One day Wu Yantong was praying to Buddha when a man came by and asked, "What are you praying to?"

The monk answered, "Praying to Buddha."

Pointing to the statue of Buddha, the man asked, "What is this?"

The monk was unable to answer. That night, the monk, in full garb, came to kneel before this man and said, "l do not understand the principles of that which you questioned me about earlier".

The man asked, "How many summers (1) have you been in orders?"

"Ten summers", answered the monk.

The man then asked, "Have you definitely left your home to enter religious life?"

The monk was perplexed. Then the man continued, "If you don’t understand my questions, even one hundred summers of worship would be of no use to you".

The man brought Wu Yantong to study under the Daoyi who had been the disciple of Nanyue Huairang. But Daoyi had died just before the new monk arrived, so the latter asked to be a disciple of the monk Bai Zhang, who was himself Daoyi’s best disciple. ("Daoyi’s family name was Ma, and he was therefore commonly known as: "Ma the Patriarch").

Bai Zhang (Vietnamese: Bach Truong) (710-814), originally from Changluo in Fuzhou, was Ma the Patriarch’s favorite disciple. After finishing his studies under Ma, he went to cloister himself in Da Hong mountain, near Fuzhou. He owed his name to the height of the mountain where he retired, for Bai Zhang means "one hundred paces". According to the Chinese Chuan Deng Liu (Truyen Dang Luc), Bai Zhang founded two Chan sects in China, the Thien Quy Nguong and Thien Lam Te sects. In fact, Bai Zhang was also at the origin of another sect, the Wu Yantong sect, this time in Vietnam, not China. To understand the conceptual basis of the Wu Yantong sect which concerns us here, we must first have a firm grasp of Bai Zhang’s philosophy.
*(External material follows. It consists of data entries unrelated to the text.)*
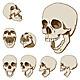 Seven Skulls Set - GraphicRiver Item for Sale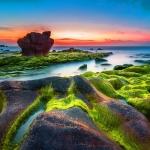 'Mùa săn rêu' ở biển Cổ Thạch, Bình Thuận - đẹp như chốn bồng lai tiên cảnh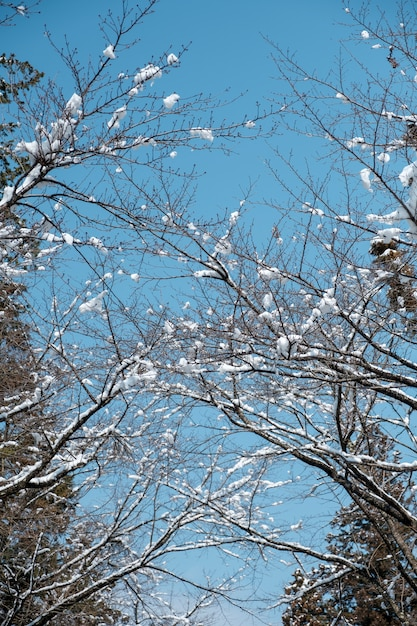 Snow at branch in forest of japan Free Photo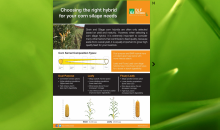 Choosing the right hybrid for your corn silage needs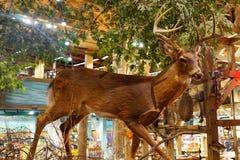 A deer specimen Stock Photography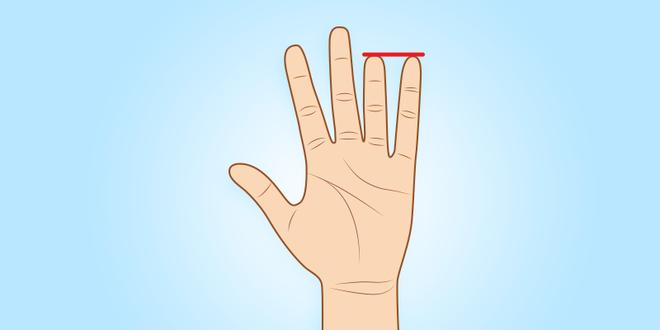 Người sở hữu ngón tay út này thường có tố chất của một nhà lãnh đạo xuất chúng - Ảnh 6.
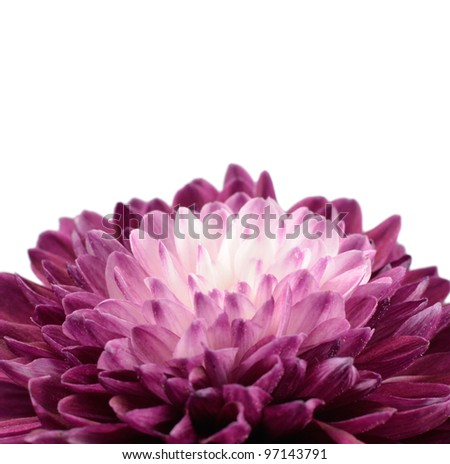 Purple Chrysanthemum Flower with White Center Isolated on White Background - stock photo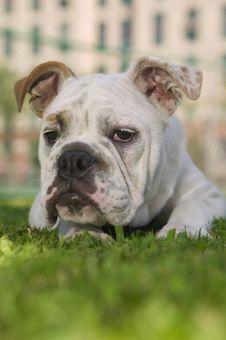 Free Happy Bulldog Royalty Free Stock Photography - 6335607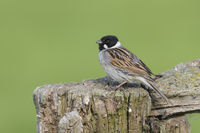 Rohrammer Maennchen, Emberiza schoeniclus, Male Common Reed Bunting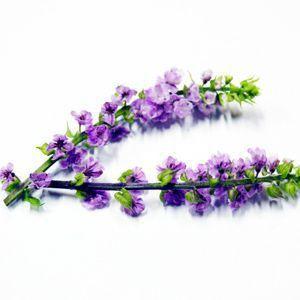 「穂じそ」は紫蘇(しそ)の若芽で、熟成しない実をつけたもの。「束穂」とも呼びます。 花が開き始めたものが「花穂」になります。 紫蘇の花穂(かすい)であり、葉はもちろん大葉です。赤紫蘇の若芽は「ムラ芽・赤芽」と言って、これもあしらいに使用します。花は食用でもありますので、刺身醤油に花を擦って落とし、刺身と一緒に食べます。 栽培にて年中出回っていますが、季節的には春~夏。しかし夏が旬の大葉と同じく、もはや年中あたりまえに売っている「通年のあしらい」となってますし、それでも違和感のない添えの定番ですから、もう「季節もの」と言えないかも知れません。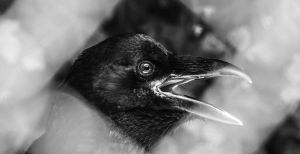 Caged Corvus Corax by Sudlice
The fundamentals of his philosophy can be inferred from this conversation between Bai Zhang and some of his disciples. One day, during a lesson, a disciple asked Bai Zhang about the Buddhist concept of corruption expressed in the scriptures. He answered:

First of all you must give up all predestined inclinations, forget everything, good or evil, in this world or out of this world, must remember none of this, nor think of it, in order to devote your body and your heart and allow them thereby to become free and detached. The heart becomes as hard as wood, as hard as stone, making no distinctions, engaging in no action. If your heart reaches that point, the sun of your intelligence will appear as naturally as the sun appears when the clouds disperse.

The Chuan Deng Liu, which reports this conversation, adds that after hearing the master’s explanation, Wu Yantong had a deep religious experience, went back to Guangzhou and secluded himself in the An Hoa Pagoda. (Thien Uyen Tap Anh refers to it as the Hoa An Pagoda). The fundamental concept of Bai Zhang’s philosophy is a state of absolute abstinence called the "no-thinking" position. One is absolutely at peace, free from interminable, disorderly thought and feeling in the mind and heart. Then one’s spirit may blaze and reality will appear clearly before one’s eyes. That is enlightenment and deliverance. That is Nirvana. This is the nature of Bai Zhang’s teachings which were to be spread in Vietnam through the Wu Yantong sect.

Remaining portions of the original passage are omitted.